Lisa Reeves: My background is from SAP and big enterprise software. I worked for SAP for fourteen years, and also worked at Citrix for a couple of years. My other cofounders were both at Oracle, and before that they were at other startups and Microsoft. The whole database background comes from those two. They have a tremendous amounts of experience around interacting, sharing, and collaborating on data. I'm more from the business site. At Citrix, there was a lot of focus on the consumerization of IT, and really bringing tools and technology to end users and business users to make them successful.
Who are the ideal customers for your software, and where are you right now?
Lisa Reeves: We're in beta right now with a number of companies, and we are really focusing on our GA product which will launch in early fall. There are two or three core use cases. One is in financial operations, in data analysis and planning, another is in sales operations, where you have a lot of real time and fast moving data; and the last is in marketing operations. When we talk about financial planning and analysis, it's interesting to look at our sharing and collaboration capabilities. A lot of people are familiar with Google Sheets and sharing. In our system, you can share at the worksheet level, by region, and even down to individual cells. When you share your worksheet with other people, you can make it read only, read and edit, or read and edit and reshare. Plus, we have features like full audit and rollback. The classic use case is building a budget for an organization. Today, what typically happens is someone emails out a spreadsheet, which people fill out, and someone has to cut and past everything together and roll it all up. For our system, everyone works on the same sheet. There's no cutting or pasting, and emails go out the window. There's lots of advantages to working on the same data set.

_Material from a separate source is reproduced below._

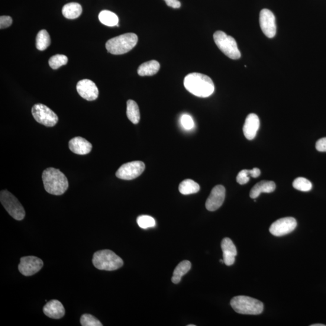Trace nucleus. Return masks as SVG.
Returning <instances> with one entry per match:
<instances>
[{"label":"nucleus","mask_w":326,"mask_h":326,"mask_svg":"<svg viewBox=\"0 0 326 326\" xmlns=\"http://www.w3.org/2000/svg\"><path fill=\"white\" fill-rule=\"evenodd\" d=\"M184 85L187 91L199 98H208L215 91L214 83L211 77L198 73L187 75Z\"/></svg>","instance_id":"nucleus-1"},{"label":"nucleus","mask_w":326,"mask_h":326,"mask_svg":"<svg viewBox=\"0 0 326 326\" xmlns=\"http://www.w3.org/2000/svg\"><path fill=\"white\" fill-rule=\"evenodd\" d=\"M44 189L50 194L61 195L69 188V182L65 175L59 169L49 167L42 175Z\"/></svg>","instance_id":"nucleus-2"},{"label":"nucleus","mask_w":326,"mask_h":326,"mask_svg":"<svg viewBox=\"0 0 326 326\" xmlns=\"http://www.w3.org/2000/svg\"><path fill=\"white\" fill-rule=\"evenodd\" d=\"M138 42L137 35L128 33L111 38L106 43V48L109 53L115 55L129 52L136 46Z\"/></svg>","instance_id":"nucleus-3"},{"label":"nucleus","mask_w":326,"mask_h":326,"mask_svg":"<svg viewBox=\"0 0 326 326\" xmlns=\"http://www.w3.org/2000/svg\"><path fill=\"white\" fill-rule=\"evenodd\" d=\"M230 305L234 311L243 315H259L263 311L262 302L250 297L236 296L231 300Z\"/></svg>","instance_id":"nucleus-4"},{"label":"nucleus","mask_w":326,"mask_h":326,"mask_svg":"<svg viewBox=\"0 0 326 326\" xmlns=\"http://www.w3.org/2000/svg\"><path fill=\"white\" fill-rule=\"evenodd\" d=\"M93 263L96 269L100 270L114 271L124 265V261L114 252L104 250L97 251L94 254Z\"/></svg>","instance_id":"nucleus-5"},{"label":"nucleus","mask_w":326,"mask_h":326,"mask_svg":"<svg viewBox=\"0 0 326 326\" xmlns=\"http://www.w3.org/2000/svg\"><path fill=\"white\" fill-rule=\"evenodd\" d=\"M214 38L216 46L226 56L231 60L240 59L241 56V52L236 41L233 37L228 36L224 32L217 31L214 34Z\"/></svg>","instance_id":"nucleus-6"},{"label":"nucleus","mask_w":326,"mask_h":326,"mask_svg":"<svg viewBox=\"0 0 326 326\" xmlns=\"http://www.w3.org/2000/svg\"><path fill=\"white\" fill-rule=\"evenodd\" d=\"M0 201L6 211L13 218L17 221H21L25 216L23 206L18 199L8 190H2L0 193Z\"/></svg>","instance_id":"nucleus-7"},{"label":"nucleus","mask_w":326,"mask_h":326,"mask_svg":"<svg viewBox=\"0 0 326 326\" xmlns=\"http://www.w3.org/2000/svg\"><path fill=\"white\" fill-rule=\"evenodd\" d=\"M32 115L35 121L47 127H53L58 122L57 115L46 105H35L32 109Z\"/></svg>","instance_id":"nucleus-8"},{"label":"nucleus","mask_w":326,"mask_h":326,"mask_svg":"<svg viewBox=\"0 0 326 326\" xmlns=\"http://www.w3.org/2000/svg\"><path fill=\"white\" fill-rule=\"evenodd\" d=\"M145 169V164L140 161L125 163L119 168L116 176L119 179L132 180L140 176Z\"/></svg>","instance_id":"nucleus-9"},{"label":"nucleus","mask_w":326,"mask_h":326,"mask_svg":"<svg viewBox=\"0 0 326 326\" xmlns=\"http://www.w3.org/2000/svg\"><path fill=\"white\" fill-rule=\"evenodd\" d=\"M298 223L292 217L283 218L273 222L270 227L271 234L277 237L283 236L291 233L297 227Z\"/></svg>","instance_id":"nucleus-10"},{"label":"nucleus","mask_w":326,"mask_h":326,"mask_svg":"<svg viewBox=\"0 0 326 326\" xmlns=\"http://www.w3.org/2000/svg\"><path fill=\"white\" fill-rule=\"evenodd\" d=\"M259 21L261 31L268 38H273L276 36V17L272 12L266 9L261 10L260 12Z\"/></svg>","instance_id":"nucleus-11"},{"label":"nucleus","mask_w":326,"mask_h":326,"mask_svg":"<svg viewBox=\"0 0 326 326\" xmlns=\"http://www.w3.org/2000/svg\"><path fill=\"white\" fill-rule=\"evenodd\" d=\"M43 261L35 256L21 257L18 270L22 275L31 276L37 273L43 266Z\"/></svg>","instance_id":"nucleus-12"},{"label":"nucleus","mask_w":326,"mask_h":326,"mask_svg":"<svg viewBox=\"0 0 326 326\" xmlns=\"http://www.w3.org/2000/svg\"><path fill=\"white\" fill-rule=\"evenodd\" d=\"M76 89L79 95L86 101H95L98 98L99 93L98 88L91 80H80L77 84Z\"/></svg>","instance_id":"nucleus-13"},{"label":"nucleus","mask_w":326,"mask_h":326,"mask_svg":"<svg viewBox=\"0 0 326 326\" xmlns=\"http://www.w3.org/2000/svg\"><path fill=\"white\" fill-rule=\"evenodd\" d=\"M225 189L223 186L218 185L212 189L211 195L206 199L205 208L209 211L214 212L220 208L224 202Z\"/></svg>","instance_id":"nucleus-14"},{"label":"nucleus","mask_w":326,"mask_h":326,"mask_svg":"<svg viewBox=\"0 0 326 326\" xmlns=\"http://www.w3.org/2000/svg\"><path fill=\"white\" fill-rule=\"evenodd\" d=\"M260 127V121L256 114H250L245 119L243 127V132L245 137L248 140H253L256 137L257 132Z\"/></svg>","instance_id":"nucleus-15"},{"label":"nucleus","mask_w":326,"mask_h":326,"mask_svg":"<svg viewBox=\"0 0 326 326\" xmlns=\"http://www.w3.org/2000/svg\"><path fill=\"white\" fill-rule=\"evenodd\" d=\"M221 248L223 251V260L227 266L233 265L235 257L237 256V250L230 238H225L221 243Z\"/></svg>","instance_id":"nucleus-16"},{"label":"nucleus","mask_w":326,"mask_h":326,"mask_svg":"<svg viewBox=\"0 0 326 326\" xmlns=\"http://www.w3.org/2000/svg\"><path fill=\"white\" fill-rule=\"evenodd\" d=\"M44 314L48 317L60 319L65 315L66 311L62 303L57 300L48 302L43 308Z\"/></svg>","instance_id":"nucleus-17"},{"label":"nucleus","mask_w":326,"mask_h":326,"mask_svg":"<svg viewBox=\"0 0 326 326\" xmlns=\"http://www.w3.org/2000/svg\"><path fill=\"white\" fill-rule=\"evenodd\" d=\"M92 147V144L81 137L73 138L69 141L70 150L76 154H88L91 152Z\"/></svg>","instance_id":"nucleus-18"},{"label":"nucleus","mask_w":326,"mask_h":326,"mask_svg":"<svg viewBox=\"0 0 326 326\" xmlns=\"http://www.w3.org/2000/svg\"><path fill=\"white\" fill-rule=\"evenodd\" d=\"M276 190V184L270 181H261L255 185L251 190L250 196L251 198L256 199L261 193H272Z\"/></svg>","instance_id":"nucleus-19"},{"label":"nucleus","mask_w":326,"mask_h":326,"mask_svg":"<svg viewBox=\"0 0 326 326\" xmlns=\"http://www.w3.org/2000/svg\"><path fill=\"white\" fill-rule=\"evenodd\" d=\"M160 66L157 61L152 60L142 64L138 69V74L141 76H151L156 75L160 70Z\"/></svg>","instance_id":"nucleus-20"},{"label":"nucleus","mask_w":326,"mask_h":326,"mask_svg":"<svg viewBox=\"0 0 326 326\" xmlns=\"http://www.w3.org/2000/svg\"><path fill=\"white\" fill-rule=\"evenodd\" d=\"M192 264L189 260H183L180 262L173 271L172 282L177 284L181 282L182 277L191 269Z\"/></svg>","instance_id":"nucleus-21"},{"label":"nucleus","mask_w":326,"mask_h":326,"mask_svg":"<svg viewBox=\"0 0 326 326\" xmlns=\"http://www.w3.org/2000/svg\"><path fill=\"white\" fill-rule=\"evenodd\" d=\"M82 8L81 5L77 3H68L63 8V14L67 19L77 18L81 15Z\"/></svg>","instance_id":"nucleus-22"},{"label":"nucleus","mask_w":326,"mask_h":326,"mask_svg":"<svg viewBox=\"0 0 326 326\" xmlns=\"http://www.w3.org/2000/svg\"><path fill=\"white\" fill-rule=\"evenodd\" d=\"M199 190L198 184L190 179L184 180L179 186L180 192L185 195L194 194L198 193Z\"/></svg>","instance_id":"nucleus-23"},{"label":"nucleus","mask_w":326,"mask_h":326,"mask_svg":"<svg viewBox=\"0 0 326 326\" xmlns=\"http://www.w3.org/2000/svg\"><path fill=\"white\" fill-rule=\"evenodd\" d=\"M127 117L132 124L136 125L140 122V114L137 103L132 100L127 102Z\"/></svg>","instance_id":"nucleus-24"},{"label":"nucleus","mask_w":326,"mask_h":326,"mask_svg":"<svg viewBox=\"0 0 326 326\" xmlns=\"http://www.w3.org/2000/svg\"><path fill=\"white\" fill-rule=\"evenodd\" d=\"M100 21L107 26H118V18L117 15L109 11H103L99 15Z\"/></svg>","instance_id":"nucleus-25"},{"label":"nucleus","mask_w":326,"mask_h":326,"mask_svg":"<svg viewBox=\"0 0 326 326\" xmlns=\"http://www.w3.org/2000/svg\"><path fill=\"white\" fill-rule=\"evenodd\" d=\"M260 173V170L257 167H255L252 170H243L238 173L236 181L240 185H244L249 182L250 176L255 179V177L259 176Z\"/></svg>","instance_id":"nucleus-26"},{"label":"nucleus","mask_w":326,"mask_h":326,"mask_svg":"<svg viewBox=\"0 0 326 326\" xmlns=\"http://www.w3.org/2000/svg\"><path fill=\"white\" fill-rule=\"evenodd\" d=\"M51 40L49 34L46 30L39 32L36 39V46L37 49L44 51L50 46Z\"/></svg>","instance_id":"nucleus-27"},{"label":"nucleus","mask_w":326,"mask_h":326,"mask_svg":"<svg viewBox=\"0 0 326 326\" xmlns=\"http://www.w3.org/2000/svg\"><path fill=\"white\" fill-rule=\"evenodd\" d=\"M294 189L302 192H309L312 189L311 182L303 177H299L293 181L292 184Z\"/></svg>","instance_id":"nucleus-28"},{"label":"nucleus","mask_w":326,"mask_h":326,"mask_svg":"<svg viewBox=\"0 0 326 326\" xmlns=\"http://www.w3.org/2000/svg\"><path fill=\"white\" fill-rule=\"evenodd\" d=\"M68 63V57L63 54H56L50 57L48 63L51 69L56 70L60 67L66 65Z\"/></svg>","instance_id":"nucleus-29"},{"label":"nucleus","mask_w":326,"mask_h":326,"mask_svg":"<svg viewBox=\"0 0 326 326\" xmlns=\"http://www.w3.org/2000/svg\"><path fill=\"white\" fill-rule=\"evenodd\" d=\"M137 222L138 226L143 229L154 227L156 224L155 219L153 217H151V216L148 215L138 216L137 219Z\"/></svg>","instance_id":"nucleus-30"},{"label":"nucleus","mask_w":326,"mask_h":326,"mask_svg":"<svg viewBox=\"0 0 326 326\" xmlns=\"http://www.w3.org/2000/svg\"><path fill=\"white\" fill-rule=\"evenodd\" d=\"M80 323L83 326H102L101 321L90 314H83L80 318Z\"/></svg>","instance_id":"nucleus-31"},{"label":"nucleus","mask_w":326,"mask_h":326,"mask_svg":"<svg viewBox=\"0 0 326 326\" xmlns=\"http://www.w3.org/2000/svg\"><path fill=\"white\" fill-rule=\"evenodd\" d=\"M181 123L183 127L186 130H190L194 127V122L189 114H183L181 117Z\"/></svg>","instance_id":"nucleus-32"},{"label":"nucleus","mask_w":326,"mask_h":326,"mask_svg":"<svg viewBox=\"0 0 326 326\" xmlns=\"http://www.w3.org/2000/svg\"><path fill=\"white\" fill-rule=\"evenodd\" d=\"M12 21V18L9 16H2L0 17V28L4 29L11 26Z\"/></svg>","instance_id":"nucleus-33"},{"label":"nucleus","mask_w":326,"mask_h":326,"mask_svg":"<svg viewBox=\"0 0 326 326\" xmlns=\"http://www.w3.org/2000/svg\"><path fill=\"white\" fill-rule=\"evenodd\" d=\"M315 147L319 152H326V137L318 140L316 143Z\"/></svg>","instance_id":"nucleus-34"},{"label":"nucleus","mask_w":326,"mask_h":326,"mask_svg":"<svg viewBox=\"0 0 326 326\" xmlns=\"http://www.w3.org/2000/svg\"><path fill=\"white\" fill-rule=\"evenodd\" d=\"M164 1L169 7L174 9H179L181 7V3L179 0H164Z\"/></svg>","instance_id":"nucleus-35"},{"label":"nucleus","mask_w":326,"mask_h":326,"mask_svg":"<svg viewBox=\"0 0 326 326\" xmlns=\"http://www.w3.org/2000/svg\"><path fill=\"white\" fill-rule=\"evenodd\" d=\"M311 326H325V325L323 324H314L311 325Z\"/></svg>","instance_id":"nucleus-36"},{"label":"nucleus","mask_w":326,"mask_h":326,"mask_svg":"<svg viewBox=\"0 0 326 326\" xmlns=\"http://www.w3.org/2000/svg\"><path fill=\"white\" fill-rule=\"evenodd\" d=\"M195 325H196L190 324V325H187V326H195Z\"/></svg>","instance_id":"nucleus-37"}]
</instances>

You've got an interesting background, having been on the venture and investment side at SAP. What made you decide to move over to the operational side?
Lisa Reeves: That's a great question. At SAP, I was at the venture fund for five years, and I was also at Vista Ventures in Boulder. I was on the board of Rally Software, and also of NewsGator. So, I have pretty deep experience on the venture side. I love that, and it was fantastic, but I decided I wanted to have more than a light touch. As a venture investor, you touch lots of companies, and you sit on lots of boards, and look at lotsof deals. But, I missed the ownership and responsibility for P and L. When I went over to Citrix and headed up one of their lines as a General Manager, I really loved that experience. It's unusual to do that, but it's been fantastic. I've been able to leverage my experience on the venture side, in terms of what we've been doing here at Gridcart and the seed round.
Why is there so much enterprise software talent and startups in Colorado, do you think?
Lisa Reeve: Funny enough, if you look at the recent Wall Street Journal, you'll see an article on how Boulder has the second highest percent of CEOs who live in a region, and there's a picture of me there. The reporter there asked the same question--why are there so many startups here in Boulder? I think part of that reason is the goodness that TechStars and Foundry Group has provided the area. They have really set up this region for real, collaborative dialogue. I've worked both in the Bay Area and back east, and I've never seen anything like that. I've never seen a more collaborative environment. People here might not invest in your idea, and they might even think you have a bad idea, but they're willing to tell you and help you. I also think that people really want to live here, because of the great lifestyle. That's especially true if you're a runner or a skier. However, I think it's because of the very collaborative environment here, that's why there are so many startup companies here.